Data for processing Block Start
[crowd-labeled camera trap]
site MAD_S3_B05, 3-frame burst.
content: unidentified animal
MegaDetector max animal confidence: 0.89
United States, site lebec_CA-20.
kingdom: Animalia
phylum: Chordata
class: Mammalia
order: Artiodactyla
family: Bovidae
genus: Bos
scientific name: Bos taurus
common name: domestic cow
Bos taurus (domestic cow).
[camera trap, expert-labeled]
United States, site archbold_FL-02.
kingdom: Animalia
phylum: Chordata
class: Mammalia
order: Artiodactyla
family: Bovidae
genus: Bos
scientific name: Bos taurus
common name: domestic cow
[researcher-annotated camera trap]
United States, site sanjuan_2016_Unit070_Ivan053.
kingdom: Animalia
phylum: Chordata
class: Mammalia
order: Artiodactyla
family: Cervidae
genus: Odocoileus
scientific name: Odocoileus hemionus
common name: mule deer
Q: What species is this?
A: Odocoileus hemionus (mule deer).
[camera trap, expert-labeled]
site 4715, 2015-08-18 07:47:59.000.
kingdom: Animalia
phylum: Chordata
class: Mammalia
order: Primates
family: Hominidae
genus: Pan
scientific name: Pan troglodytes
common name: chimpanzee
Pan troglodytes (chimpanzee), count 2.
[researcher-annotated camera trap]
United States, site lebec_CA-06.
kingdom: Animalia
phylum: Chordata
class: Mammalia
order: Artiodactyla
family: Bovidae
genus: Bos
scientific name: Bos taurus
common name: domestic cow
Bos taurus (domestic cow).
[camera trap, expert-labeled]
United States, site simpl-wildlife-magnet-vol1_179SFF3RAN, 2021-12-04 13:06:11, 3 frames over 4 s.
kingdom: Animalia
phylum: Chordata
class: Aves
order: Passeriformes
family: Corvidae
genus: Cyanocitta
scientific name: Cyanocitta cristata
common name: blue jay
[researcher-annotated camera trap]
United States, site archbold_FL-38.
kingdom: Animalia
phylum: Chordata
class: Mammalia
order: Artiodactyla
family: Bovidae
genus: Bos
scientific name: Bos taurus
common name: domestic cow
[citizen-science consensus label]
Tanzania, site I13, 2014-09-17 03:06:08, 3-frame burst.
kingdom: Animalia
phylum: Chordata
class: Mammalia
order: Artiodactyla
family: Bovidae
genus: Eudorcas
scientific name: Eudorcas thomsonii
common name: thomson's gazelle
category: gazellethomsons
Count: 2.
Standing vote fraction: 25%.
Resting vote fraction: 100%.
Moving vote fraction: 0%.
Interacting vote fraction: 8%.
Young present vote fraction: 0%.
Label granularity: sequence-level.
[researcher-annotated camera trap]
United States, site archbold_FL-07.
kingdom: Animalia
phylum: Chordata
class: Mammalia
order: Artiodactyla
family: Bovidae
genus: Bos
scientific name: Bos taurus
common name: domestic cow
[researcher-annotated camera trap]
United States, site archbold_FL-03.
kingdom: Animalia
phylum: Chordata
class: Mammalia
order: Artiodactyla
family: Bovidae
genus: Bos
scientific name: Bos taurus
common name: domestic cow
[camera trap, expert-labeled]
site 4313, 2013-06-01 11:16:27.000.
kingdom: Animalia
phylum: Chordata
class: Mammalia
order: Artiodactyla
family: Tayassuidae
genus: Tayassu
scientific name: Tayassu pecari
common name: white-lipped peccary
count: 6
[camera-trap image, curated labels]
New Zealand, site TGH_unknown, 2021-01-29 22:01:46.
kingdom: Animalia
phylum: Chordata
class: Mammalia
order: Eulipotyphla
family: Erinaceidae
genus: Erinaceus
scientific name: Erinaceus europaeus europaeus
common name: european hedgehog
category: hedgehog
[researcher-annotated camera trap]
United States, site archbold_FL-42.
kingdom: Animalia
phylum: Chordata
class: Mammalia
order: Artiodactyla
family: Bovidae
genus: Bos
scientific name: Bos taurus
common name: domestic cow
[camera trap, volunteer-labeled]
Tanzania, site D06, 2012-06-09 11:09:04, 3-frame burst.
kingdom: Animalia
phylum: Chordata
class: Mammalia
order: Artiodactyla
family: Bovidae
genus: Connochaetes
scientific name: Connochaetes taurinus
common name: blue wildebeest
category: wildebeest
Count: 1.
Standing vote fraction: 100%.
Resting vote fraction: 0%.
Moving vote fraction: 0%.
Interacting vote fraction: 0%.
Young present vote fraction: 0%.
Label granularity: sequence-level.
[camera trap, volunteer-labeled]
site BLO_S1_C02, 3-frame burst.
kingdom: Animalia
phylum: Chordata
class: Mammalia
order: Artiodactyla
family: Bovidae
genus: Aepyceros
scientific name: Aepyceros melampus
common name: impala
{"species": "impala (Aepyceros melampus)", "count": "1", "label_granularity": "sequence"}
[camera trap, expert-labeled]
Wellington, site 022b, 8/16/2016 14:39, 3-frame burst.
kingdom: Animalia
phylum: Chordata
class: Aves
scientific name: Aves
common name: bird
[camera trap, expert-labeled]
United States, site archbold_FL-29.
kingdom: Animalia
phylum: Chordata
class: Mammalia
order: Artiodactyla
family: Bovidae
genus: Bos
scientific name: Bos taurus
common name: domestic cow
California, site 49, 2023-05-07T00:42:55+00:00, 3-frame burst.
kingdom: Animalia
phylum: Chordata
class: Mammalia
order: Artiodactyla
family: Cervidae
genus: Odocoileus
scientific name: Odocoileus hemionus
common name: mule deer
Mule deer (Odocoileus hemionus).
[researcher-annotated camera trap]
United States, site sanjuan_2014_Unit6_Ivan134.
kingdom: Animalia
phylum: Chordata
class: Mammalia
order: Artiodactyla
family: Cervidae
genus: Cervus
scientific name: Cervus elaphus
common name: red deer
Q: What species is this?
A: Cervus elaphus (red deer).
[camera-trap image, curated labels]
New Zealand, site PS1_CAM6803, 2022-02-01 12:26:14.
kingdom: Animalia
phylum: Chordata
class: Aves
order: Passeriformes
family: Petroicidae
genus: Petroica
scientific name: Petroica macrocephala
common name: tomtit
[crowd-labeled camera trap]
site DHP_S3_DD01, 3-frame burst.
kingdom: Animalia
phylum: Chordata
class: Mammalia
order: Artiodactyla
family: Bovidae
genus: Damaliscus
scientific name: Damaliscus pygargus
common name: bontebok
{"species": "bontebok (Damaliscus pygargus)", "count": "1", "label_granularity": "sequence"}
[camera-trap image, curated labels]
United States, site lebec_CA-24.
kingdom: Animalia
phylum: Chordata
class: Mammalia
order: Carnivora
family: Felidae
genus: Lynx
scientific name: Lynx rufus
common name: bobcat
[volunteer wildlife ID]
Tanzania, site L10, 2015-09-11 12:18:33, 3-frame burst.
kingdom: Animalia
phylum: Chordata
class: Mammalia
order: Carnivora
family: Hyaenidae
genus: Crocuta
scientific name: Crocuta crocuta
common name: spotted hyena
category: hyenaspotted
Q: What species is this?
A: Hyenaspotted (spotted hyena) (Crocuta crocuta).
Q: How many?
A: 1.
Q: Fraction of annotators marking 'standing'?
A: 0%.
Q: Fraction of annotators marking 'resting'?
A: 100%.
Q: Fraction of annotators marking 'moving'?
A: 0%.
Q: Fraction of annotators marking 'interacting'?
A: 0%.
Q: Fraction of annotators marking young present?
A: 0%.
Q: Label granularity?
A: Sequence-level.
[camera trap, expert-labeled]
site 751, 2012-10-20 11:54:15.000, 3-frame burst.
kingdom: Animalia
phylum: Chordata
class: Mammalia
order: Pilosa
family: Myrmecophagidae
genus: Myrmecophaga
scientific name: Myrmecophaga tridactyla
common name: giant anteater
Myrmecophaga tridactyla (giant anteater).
Data for processing Block End
**Task prompt:**
Output exactly one stretch of the listing: from the line containing "genus: Tayassu" through the line containing "common name: impala", both end lines included.

**Written solution:**
genus: Tayassu
scientific name: Tayassu pecari
common name: white-lipped peccary
count: 6
[camera-trap image, curated labels]
New Zealand, site TGH_unknown, 2021-01-29 22:01:46.
kingdom: Animalia
phylum: Chordata
class: Mammalia
order: Eulipotyphla
family: Erinaceidae
genus: Erinaceus
scientific name: Erinaceus europaeus europaeus
common name: european hedgehog
category: hedgehog
[researcher-annotated camera trap]
United States, site archbold_FL-42.
kingdom: Animalia
phylum: Chordata
class: Mammalia
order: Artiodactyla
family: Bovidae
genus: Bos
scientific name: Bos taurus
common name: domestic cow
[camera trap, volunteer-labeled]
Tanzania, site D06, 2012-06-09 11:09:04, 3-frame burst.
kingdom: Animalia
phylum: Chordata
class: Mammalia
order: Artiodactyla
family: Bovidae
genus: Connochaetes
scientific name: Connochaetes taurinus
common name: blue wildebeest
category: wildebeest
Count: 1.
Standing vote fraction: 100%.
Resting vote fraction: 0%.
Moving vote fraction: 0%.
Interacting vote fraction: 0%.
Young present vote fraction: 0%.
Label granularity: sequence-level.
[camera trap, volunteer-labeled]
site BLO_S1_C02, 3-frame burst.
kingdom: Animalia
phylum: Chordata
class: Mammalia
order: Artiodactyla
family: Bovidae
genus: Aepyceros
scientific name: Aepyceros melampus
common name: impala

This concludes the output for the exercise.